青く、高く、潔く








知り合いが雑誌に載るって、もっと誇らしくて…自慢したくなるものかと思ったけれど。


私は…違っていた。





中学3年……



代わり映えのない顔触れ。

2階から3階に上がっただけの…教室。



南側の窓から日が差し込んで来ることもまた…、変わりのない、日常。




左利きの私にとっては、手元に影がさして。


少しだけ…
鬱陶しく感じるのも、いつものこと。











「涼、何読んでるの?」



「んー?……何でもない。」



パタリと閉じた雑誌、
その、表紙に…


小さく載った君の写真。




「スキーの雑誌?てか…、げ、英語じゃん!」



友人のカンナは、君の存在に気づくことなく。


ページをパラパラと捲っては……


目をぱちくりさせていた。




内心――


ホッとする自分がいる。




「どこの雑誌?」


「……。アメリカ。」


「普通に読めちゃうのが凄いし。あ…、まさか、涼載ってるの?」


「まさか!」


「……。ふうーん…?」




彼女のページを捲る手が。


ピタリと…止まる。





「この子……。」





「…………。」




「この前、テレビでドキュメンタリーしてた!『友利大成』。うちらの…1コ下でしょ?すごー、雑誌にも載るくらい海外でも有名なんだー。」



「…………。」



「………?涼?」



「……あ…、うん、凄いよね、確かに。」



「オマケに、可愛い顔してる。ちょっと生意気だったけどねー。」









君が凄いことも。


人見知りで愛想ないけど、可愛い所もあるってことも。



私は、もうとっくに気づいていた。





それが――…




今では。







「好物は干し柿って…、渋いよね。彼のブログに載ってた。」





どんどん、どんどん…



他の人にも知られていく。










それが。


時々…堪らなく嫌になる。





「ジュニアの強化選手じゃないの?涼、彼と会ったこと……」




「……カンナ。」


私は彼女から雑誌を取り上げて…



にこりと笑って見せた。



自分の中の黒い部分を…
隠すようにして。





「スキーは、趣味で、遊びの延長で…、もう――…」



「勿体無い。才能あるのに。」




プライドだけが…残されて。


まるで、言い訳しているみたい。











才能って…、ナニ?









彼みたいに強くもなければ、向上心もない。

度胸も…ない。


小さい頃から当たり前みたくして乗っていた2本の板。


人よりも上手く乗れたからって…


それが、才能だとは限らない。






現に…、

今は――…どうだ?



成長期でぐんぐん伸びる背に、重たくなる体に。


全てが…追い付いていかない。


綺麗なフォーム。

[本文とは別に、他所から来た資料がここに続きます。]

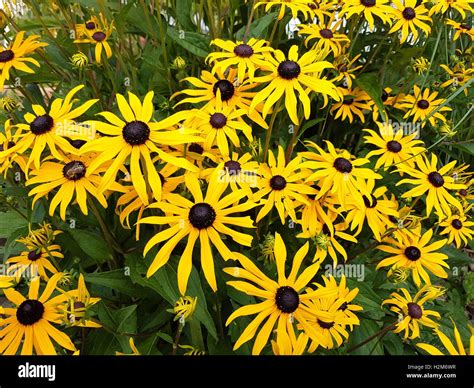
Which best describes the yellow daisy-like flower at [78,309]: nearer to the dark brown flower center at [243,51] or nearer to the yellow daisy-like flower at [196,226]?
the yellow daisy-like flower at [196,226]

見本のような滑りだともてはやされてきたけれど。


格好ばかりで…タイムを競う競技には向いてないと、気づかされた…14歳の冬。



シーズン通しての不調・不振に、ついにはジュニアの強化チームメンバーから外された。



アルペン女子の新星などと…誰が言った?






期待を寄せていたはずの両親も、

騒ぎ立てていた友達さえも。





もう何も…言わなくなっていた。




勿体無いだなんて言うのは。


……カンナくらいのものだ。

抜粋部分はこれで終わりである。